# Roof fasteners



## [email protected] (Jul 13, 2012)

HI,

need help on removing fasteners from roof. many of them and they need to be cut twice. they are about the size of cattle panels and have prongs on the end (that hold it firm in concrete). Haven't seen them myself but heard they're called CB 10's and they are spikes. Roof is small and we're looking for a machine to remove them to make it time efficient.


----------



## 1985gt (Dec 21, 2010)

If they are the regular nail looking ones that have small fins and they go in structural concrete. my best suggestion is a angle grinder. If they are prong type fastener that goes in gyp/lightweightconcrete/teckum then just pry them up in the center. 

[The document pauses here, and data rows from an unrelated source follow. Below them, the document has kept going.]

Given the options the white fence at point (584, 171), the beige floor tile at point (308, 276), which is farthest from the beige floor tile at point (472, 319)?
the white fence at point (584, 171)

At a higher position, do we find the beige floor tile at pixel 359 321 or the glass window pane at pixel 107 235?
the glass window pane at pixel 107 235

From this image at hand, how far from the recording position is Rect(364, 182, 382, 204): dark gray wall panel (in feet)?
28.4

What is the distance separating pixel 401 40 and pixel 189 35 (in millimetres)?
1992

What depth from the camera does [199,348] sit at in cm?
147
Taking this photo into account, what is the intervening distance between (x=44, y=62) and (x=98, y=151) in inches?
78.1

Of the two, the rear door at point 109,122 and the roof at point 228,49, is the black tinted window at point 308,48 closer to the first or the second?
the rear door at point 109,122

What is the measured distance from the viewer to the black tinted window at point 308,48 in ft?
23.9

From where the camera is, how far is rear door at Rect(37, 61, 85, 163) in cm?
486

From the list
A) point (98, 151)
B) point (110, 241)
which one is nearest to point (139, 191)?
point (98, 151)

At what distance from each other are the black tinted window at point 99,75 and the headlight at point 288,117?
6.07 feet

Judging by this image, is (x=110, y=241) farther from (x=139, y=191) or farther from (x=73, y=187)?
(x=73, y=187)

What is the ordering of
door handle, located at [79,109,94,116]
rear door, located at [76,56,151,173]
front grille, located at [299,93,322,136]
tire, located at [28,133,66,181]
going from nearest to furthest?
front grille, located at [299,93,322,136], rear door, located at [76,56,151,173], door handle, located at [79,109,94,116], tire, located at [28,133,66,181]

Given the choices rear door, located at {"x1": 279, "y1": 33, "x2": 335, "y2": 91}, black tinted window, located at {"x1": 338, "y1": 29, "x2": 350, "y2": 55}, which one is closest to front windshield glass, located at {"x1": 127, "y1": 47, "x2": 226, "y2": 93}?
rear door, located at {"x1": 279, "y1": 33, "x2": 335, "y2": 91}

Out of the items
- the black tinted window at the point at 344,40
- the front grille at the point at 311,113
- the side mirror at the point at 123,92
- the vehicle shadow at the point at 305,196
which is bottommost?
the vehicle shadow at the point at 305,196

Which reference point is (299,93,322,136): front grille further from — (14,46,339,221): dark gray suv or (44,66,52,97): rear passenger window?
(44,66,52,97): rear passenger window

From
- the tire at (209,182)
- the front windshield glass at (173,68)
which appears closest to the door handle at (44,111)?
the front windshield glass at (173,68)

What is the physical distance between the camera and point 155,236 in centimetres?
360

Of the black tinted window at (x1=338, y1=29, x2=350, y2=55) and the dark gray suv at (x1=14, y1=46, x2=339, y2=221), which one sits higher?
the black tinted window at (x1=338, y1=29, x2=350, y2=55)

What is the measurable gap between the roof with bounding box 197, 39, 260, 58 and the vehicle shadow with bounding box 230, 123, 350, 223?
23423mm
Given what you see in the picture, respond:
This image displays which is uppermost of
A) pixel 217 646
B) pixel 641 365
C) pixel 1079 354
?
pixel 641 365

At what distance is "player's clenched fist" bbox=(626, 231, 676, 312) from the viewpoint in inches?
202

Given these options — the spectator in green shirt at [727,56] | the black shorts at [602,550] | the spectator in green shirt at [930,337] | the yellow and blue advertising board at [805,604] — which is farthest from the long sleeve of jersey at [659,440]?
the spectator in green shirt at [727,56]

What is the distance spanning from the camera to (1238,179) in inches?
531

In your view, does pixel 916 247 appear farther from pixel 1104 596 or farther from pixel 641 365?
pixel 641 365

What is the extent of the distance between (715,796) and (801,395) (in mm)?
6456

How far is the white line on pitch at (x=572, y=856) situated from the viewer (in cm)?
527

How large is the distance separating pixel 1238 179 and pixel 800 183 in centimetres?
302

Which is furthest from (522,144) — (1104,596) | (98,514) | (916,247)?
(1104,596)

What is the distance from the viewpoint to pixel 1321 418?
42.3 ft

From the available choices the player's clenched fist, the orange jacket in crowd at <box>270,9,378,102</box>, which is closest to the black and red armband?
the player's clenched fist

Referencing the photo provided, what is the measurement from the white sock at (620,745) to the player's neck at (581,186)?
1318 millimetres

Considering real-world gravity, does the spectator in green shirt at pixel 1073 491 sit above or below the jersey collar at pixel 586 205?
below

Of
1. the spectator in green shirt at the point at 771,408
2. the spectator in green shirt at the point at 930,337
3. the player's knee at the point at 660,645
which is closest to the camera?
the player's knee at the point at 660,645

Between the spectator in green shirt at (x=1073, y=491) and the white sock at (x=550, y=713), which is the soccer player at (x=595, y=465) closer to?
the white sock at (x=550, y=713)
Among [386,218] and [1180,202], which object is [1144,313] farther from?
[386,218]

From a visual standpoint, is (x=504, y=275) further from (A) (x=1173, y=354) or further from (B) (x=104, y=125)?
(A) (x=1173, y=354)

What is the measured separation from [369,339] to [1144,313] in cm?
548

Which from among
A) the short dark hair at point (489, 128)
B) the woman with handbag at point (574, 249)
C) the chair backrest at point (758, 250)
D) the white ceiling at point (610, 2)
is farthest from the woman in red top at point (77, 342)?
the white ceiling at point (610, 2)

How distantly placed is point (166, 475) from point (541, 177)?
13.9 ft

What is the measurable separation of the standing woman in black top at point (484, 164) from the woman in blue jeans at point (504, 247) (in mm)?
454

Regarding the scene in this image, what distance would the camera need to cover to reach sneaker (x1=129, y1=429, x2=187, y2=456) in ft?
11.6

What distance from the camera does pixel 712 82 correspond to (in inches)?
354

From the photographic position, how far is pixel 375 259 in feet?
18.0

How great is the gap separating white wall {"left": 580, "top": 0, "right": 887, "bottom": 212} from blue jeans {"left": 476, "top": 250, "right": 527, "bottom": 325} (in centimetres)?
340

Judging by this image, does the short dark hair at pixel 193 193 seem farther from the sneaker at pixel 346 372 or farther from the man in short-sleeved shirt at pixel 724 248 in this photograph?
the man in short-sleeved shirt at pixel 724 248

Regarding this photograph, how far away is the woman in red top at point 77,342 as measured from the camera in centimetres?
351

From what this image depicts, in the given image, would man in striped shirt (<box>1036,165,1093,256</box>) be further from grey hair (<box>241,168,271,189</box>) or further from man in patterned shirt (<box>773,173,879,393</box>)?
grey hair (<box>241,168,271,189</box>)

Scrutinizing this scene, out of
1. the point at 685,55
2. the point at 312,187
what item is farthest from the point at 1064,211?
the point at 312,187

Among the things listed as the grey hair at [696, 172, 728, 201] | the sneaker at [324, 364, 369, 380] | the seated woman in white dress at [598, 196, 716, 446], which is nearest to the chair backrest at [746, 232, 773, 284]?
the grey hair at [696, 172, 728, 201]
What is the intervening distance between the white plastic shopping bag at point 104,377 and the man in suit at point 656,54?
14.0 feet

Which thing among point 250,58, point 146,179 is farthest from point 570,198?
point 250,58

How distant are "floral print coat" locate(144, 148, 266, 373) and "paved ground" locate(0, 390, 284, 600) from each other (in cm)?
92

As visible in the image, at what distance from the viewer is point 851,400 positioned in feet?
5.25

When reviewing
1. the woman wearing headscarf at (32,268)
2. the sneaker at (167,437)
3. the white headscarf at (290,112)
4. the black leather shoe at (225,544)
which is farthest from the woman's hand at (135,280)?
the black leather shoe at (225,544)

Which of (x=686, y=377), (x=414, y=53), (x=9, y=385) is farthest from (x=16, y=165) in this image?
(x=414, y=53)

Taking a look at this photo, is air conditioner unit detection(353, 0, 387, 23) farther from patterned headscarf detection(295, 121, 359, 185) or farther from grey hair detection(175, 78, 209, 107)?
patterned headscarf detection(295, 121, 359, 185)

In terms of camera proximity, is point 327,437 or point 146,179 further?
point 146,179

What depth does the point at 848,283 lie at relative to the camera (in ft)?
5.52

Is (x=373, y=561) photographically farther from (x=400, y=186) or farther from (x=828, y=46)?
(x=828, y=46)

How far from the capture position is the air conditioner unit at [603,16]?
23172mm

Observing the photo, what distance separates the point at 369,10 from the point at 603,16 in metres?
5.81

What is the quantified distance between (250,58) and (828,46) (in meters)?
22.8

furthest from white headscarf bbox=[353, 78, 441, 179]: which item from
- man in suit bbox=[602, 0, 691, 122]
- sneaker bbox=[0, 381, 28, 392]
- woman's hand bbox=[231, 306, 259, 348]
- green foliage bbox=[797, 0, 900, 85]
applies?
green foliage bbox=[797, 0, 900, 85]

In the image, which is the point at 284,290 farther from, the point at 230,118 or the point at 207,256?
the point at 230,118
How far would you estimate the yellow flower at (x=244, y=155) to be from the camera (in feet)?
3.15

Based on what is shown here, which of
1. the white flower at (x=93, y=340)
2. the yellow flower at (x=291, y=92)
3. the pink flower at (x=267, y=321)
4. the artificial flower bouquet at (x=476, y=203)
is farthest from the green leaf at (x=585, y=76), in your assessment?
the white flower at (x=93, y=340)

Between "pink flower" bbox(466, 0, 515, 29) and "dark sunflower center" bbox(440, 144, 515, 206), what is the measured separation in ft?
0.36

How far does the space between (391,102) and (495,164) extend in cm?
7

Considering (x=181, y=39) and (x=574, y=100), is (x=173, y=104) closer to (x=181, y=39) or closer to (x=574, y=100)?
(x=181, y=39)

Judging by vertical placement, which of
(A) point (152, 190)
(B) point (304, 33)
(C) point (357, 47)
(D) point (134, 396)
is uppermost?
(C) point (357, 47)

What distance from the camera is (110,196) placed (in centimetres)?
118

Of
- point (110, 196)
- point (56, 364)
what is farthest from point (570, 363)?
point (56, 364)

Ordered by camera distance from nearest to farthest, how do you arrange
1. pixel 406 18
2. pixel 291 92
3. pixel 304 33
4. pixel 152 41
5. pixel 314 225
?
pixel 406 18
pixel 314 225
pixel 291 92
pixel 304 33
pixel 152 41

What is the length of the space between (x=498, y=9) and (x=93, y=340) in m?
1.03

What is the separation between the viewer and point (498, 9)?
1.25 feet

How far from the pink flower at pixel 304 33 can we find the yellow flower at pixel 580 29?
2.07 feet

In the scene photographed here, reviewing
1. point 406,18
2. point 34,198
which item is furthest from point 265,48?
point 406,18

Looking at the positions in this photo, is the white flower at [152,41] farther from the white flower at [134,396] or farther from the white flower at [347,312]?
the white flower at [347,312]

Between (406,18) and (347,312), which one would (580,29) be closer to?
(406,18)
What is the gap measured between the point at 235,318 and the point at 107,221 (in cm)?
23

The CD 10's are a PITA. Are they through a plate, or did they just nail a base board down? Figure out another way around it if you can.


----------



## [email protected] (Jul 13, 2012)

Thanks! Sometime late yesterday someone had a solution for us. See the attached.


----------



## Pie in the Sky (Dec 21, 2011)

When I roofed we used a rhino and ut seems like it didnt work well. the heads would pop off and then youd step on the sharpened points still embedded in concrete.


----------



## 1985gt (Dec 21, 2010)

Wait they nailed down EPS?


----------



## [email protected] (Jul 13, 2012)

Yes 1985GT, it's a mess but the guys are loving that machine. Yes Pie, the nails have to be cut twice I hear. This will eventually be the green roof I've been talking about. When it's done I'll send photos.


----------



## 1985gt (Dec 21, 2010)

We've often thought about buying one, but i would be nervous when using on metal decks, although this year it seems all we have done is torn up multiple BURs on concrete decks so this would have worked out nicely.


----------



## [email protected] (Jul 13, 2012)

It's about a year old and around $6,000 delivery included. They call it Grumpy


----------